Their methods were also able to classify data with the use of short-depth circuits, which opens a path to dealing with decoherence. Just as significantly, their feature-mapping worked as predicted: no classification errors with our engineered data, even as the IBM Q systems’ processors experienced decoherence.
Feature mapping is a way of disassembling data to get access to finer-grain aspects of that data. Both classical and quantum machine learning algorithms can break down a picture, for example, by pixels and place them in a grid based on each pixel’s color value. From there the algorithms map individual data points non-linearly to a high-dimensional space, breaking the data down according to its most essential features. In the much larger quantum state space, the researchers can separate aspects and features of that data better than they could in a feature map created by a classical machine-learning algorithm. Ultimately, the more precisely that data can be classified according to specific characteristics, or features, the better the AI will perform.
The goal is to use quantum computers to create new classifiers that generate more sophisticated data maps. In doing that, researchers will be able to develop more effective AI that can, for example, identify patterns in data that are invisible to classical computers.
IBM researhers developed a blueprint with new quantum data classification algorithms and feature maps. That’s important for AI because, the larger and more diverse a data set is, the more difficult it is to separate that data out into meaningful classes for training a machine learning algorithm. Bad classification results from the machine learning process could introduce undesirable results; for example, impairing a medical device’s ability to identify cancer cells based on mammography data.
The researchers found that even in the presence of noise, they could consistently classify their engineered data with perfect accuracy during their tests. Today’s quantum computers struggle to keep their qubits in a quantum state for more than a few hundred microseconds even in a highly controlled laboratory environment. That’s significant because qubits need to remain in that state for as long as possible in order to perform calculations.
Their algorithms demonstrating how entanglement can improve AI classification accuracy will be available as part of IBM’s Qiskit Aqua, an open-source library of quantum algorithms that developers, researchers and industry experts can use to access quantum computers via classical applications or common programming languages such as Python.
"We are still far off from achieving Quantum Advantage for machine learning—the point at which quantum computers surpass classical computers in their ability to perform AI algorithms.

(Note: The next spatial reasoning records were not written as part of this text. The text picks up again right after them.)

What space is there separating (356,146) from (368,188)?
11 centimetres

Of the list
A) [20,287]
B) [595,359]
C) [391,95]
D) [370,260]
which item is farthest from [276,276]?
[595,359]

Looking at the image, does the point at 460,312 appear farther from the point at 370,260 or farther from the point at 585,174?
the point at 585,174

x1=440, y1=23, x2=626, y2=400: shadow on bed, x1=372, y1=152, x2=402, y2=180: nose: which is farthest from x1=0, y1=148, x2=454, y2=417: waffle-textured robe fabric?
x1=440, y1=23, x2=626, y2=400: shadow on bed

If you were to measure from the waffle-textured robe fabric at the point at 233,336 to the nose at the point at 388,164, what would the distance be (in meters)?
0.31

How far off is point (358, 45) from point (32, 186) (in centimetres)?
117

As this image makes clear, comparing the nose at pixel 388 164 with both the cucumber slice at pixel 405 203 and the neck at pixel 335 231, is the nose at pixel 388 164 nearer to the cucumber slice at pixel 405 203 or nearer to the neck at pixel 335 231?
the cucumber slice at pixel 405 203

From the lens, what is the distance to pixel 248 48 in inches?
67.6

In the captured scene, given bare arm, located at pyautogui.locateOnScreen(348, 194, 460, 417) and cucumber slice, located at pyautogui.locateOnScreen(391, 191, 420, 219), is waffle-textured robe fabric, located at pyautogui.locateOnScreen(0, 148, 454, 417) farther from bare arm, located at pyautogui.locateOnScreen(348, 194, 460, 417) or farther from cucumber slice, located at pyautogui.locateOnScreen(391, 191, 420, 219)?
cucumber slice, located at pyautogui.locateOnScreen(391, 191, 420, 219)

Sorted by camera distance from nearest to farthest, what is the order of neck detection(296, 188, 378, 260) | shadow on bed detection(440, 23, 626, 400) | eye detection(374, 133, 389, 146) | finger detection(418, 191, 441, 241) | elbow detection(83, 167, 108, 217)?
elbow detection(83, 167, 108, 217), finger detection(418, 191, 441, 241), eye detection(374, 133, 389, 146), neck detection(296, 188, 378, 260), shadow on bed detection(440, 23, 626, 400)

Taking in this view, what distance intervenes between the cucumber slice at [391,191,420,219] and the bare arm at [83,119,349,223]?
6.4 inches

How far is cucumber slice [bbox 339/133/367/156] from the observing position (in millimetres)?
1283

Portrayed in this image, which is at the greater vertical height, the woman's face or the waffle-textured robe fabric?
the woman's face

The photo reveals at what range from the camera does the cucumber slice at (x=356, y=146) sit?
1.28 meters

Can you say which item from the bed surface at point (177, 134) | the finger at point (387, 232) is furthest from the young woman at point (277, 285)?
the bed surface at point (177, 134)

Our research doesn’t yet demonstrate Quantum Advantage because we minimized the scope of the problem based on our current hardware capabilities, using only two qubits of quantum computing capacity, which can be simulated on a classical computer. Yet the feature mapping methods we’re advancing could soon be able to classify far more complex datasets than anything a classical computer could handle. What we’ve shown is a promising path forward," IVBM researchers said.